Kansas: Western Plains Energy

Scoring returns with renewables

*Juhl Energy is now Zero6 Energy

With the decarbonization movement underway, ethanol producers installing solar and wind power offer a blueprint — and benefit-reveal — for carbon intensity reduction. And they're not doing renewables alone, but in parallel with other low-CI strategies.

From Kansas to California, ethanol producers are putting greater focus — and investment — into lowering their carbon intensity scores. The combination of financial incentive, participation requirements linked to the California renewable fuel market, and a growing public mandate to push the transportation sector to lower carbon emissions, has created both a challenge and an opportunity for producers.

The opportunity is two-fold. Production facilities executing on multi-pronged plans to decarbonize are earning access to the California market and its insatiable need for clean liquid fuel in compliance with its state-mandated carbon-level requirements.

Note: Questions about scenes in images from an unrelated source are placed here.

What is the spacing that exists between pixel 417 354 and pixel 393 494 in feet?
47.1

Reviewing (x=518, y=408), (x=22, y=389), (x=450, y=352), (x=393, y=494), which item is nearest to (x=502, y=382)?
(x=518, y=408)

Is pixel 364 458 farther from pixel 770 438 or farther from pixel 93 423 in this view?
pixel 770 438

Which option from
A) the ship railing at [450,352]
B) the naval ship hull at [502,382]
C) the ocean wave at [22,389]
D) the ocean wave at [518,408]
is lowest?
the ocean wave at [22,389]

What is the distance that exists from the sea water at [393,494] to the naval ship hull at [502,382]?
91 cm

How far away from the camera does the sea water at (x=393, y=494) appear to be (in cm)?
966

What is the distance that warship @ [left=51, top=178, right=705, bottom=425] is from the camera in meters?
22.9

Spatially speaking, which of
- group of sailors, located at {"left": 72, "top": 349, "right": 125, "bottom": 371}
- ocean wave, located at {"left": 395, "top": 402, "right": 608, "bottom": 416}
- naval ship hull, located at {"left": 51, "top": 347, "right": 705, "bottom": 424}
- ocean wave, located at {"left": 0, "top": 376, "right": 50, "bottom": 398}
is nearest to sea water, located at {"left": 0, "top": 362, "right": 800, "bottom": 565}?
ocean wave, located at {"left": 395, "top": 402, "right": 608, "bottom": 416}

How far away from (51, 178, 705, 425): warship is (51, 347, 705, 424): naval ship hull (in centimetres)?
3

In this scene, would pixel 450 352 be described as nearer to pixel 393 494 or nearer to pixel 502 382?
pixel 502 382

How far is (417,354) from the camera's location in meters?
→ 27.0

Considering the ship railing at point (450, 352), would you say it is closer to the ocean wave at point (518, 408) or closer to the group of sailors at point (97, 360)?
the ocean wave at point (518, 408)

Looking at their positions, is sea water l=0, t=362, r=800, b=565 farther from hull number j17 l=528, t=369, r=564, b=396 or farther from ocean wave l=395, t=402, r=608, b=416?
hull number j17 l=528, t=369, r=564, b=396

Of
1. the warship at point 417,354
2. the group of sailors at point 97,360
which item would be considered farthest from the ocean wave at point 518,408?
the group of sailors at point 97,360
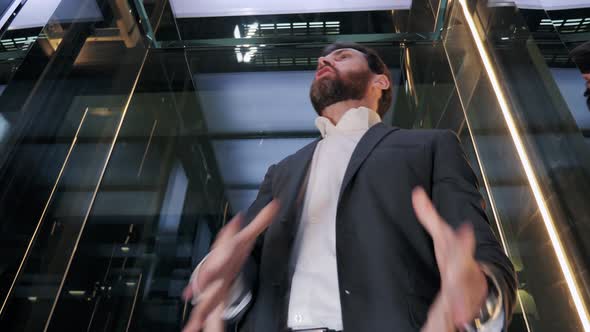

More broadly, plants working to lower their respective carbon scores are helping the biofuel sector graft onto the leading edge of climate change mitigation and the quest for net-zero emissions. The challenge for producers directing both mind- and monetary-capital to their carbon scorecards is complex. But, as a handful of early adopting facilities have shown, adding wind, solar, combined heat and power (CHP), carbon accounting or other carbon score reduction strategies can not only yield bottom-line results, but be accomplished without impeding daily operations.

Regional Renewables
In 2019, Western Plains Energy’s team running the ethanol plant in Oakley, Kansas, committed to lowering its carbon intensity score. Derek Peine, general manager of WPE, says the plant adopted a multi-phase plan to decarbonize its production. To help, WPE partnered with Faith Technologies Inc., Juhl Energy and GE Renewable Energy. FTI served as the engineering, procurement and construction player while Juhl Energy, a clean energy solutions provider, acted as the lead developer for WPE.

Although Peine and his team had identified several pathways to lower the plant’s carbon score, supplementing a portion of the plant’s fossil-based energy with wind offered the quickest option. In 2019, WPE created a separate entity focused solely on the wind project, allowing its shareholders and investors to participate. Because the site’s capacity factor — or its ability to produce wind — was high, the team knew harnessing the power of the Kansas plains would not present any major daily hurdles. The issue, Peine explains, was in the size of the wind project and the location.

“Everyone wants to do industrial size wind farms or a residential size project,” Peine says. “There are not a lot of wind turbine installation projects in the ones and twos.”

Unique Onsite Installation
To overcome the sizing issue, WPE turned to FTI and Juhl. “This is a unique niche in the market. What we are talking about here is using a full-scale industrial turbine in an installation that is onsite for [industrial application],” says Clay Norrbom, president of Juhl Energy. “That is where it is pretty unique.”

The principal objective of the wind turbine installation project from the outset was different from most wind generating goals. WPE wanted to replace the 2.7 MW of electricity needed to run its plant. That’s it. There was never a plan to push excess wind energy back to the grid. As Peine explains, in WPE’s part of the country, wind energy is abundant and, in some cases, reverting wind energy production back to the grid can actually cost money.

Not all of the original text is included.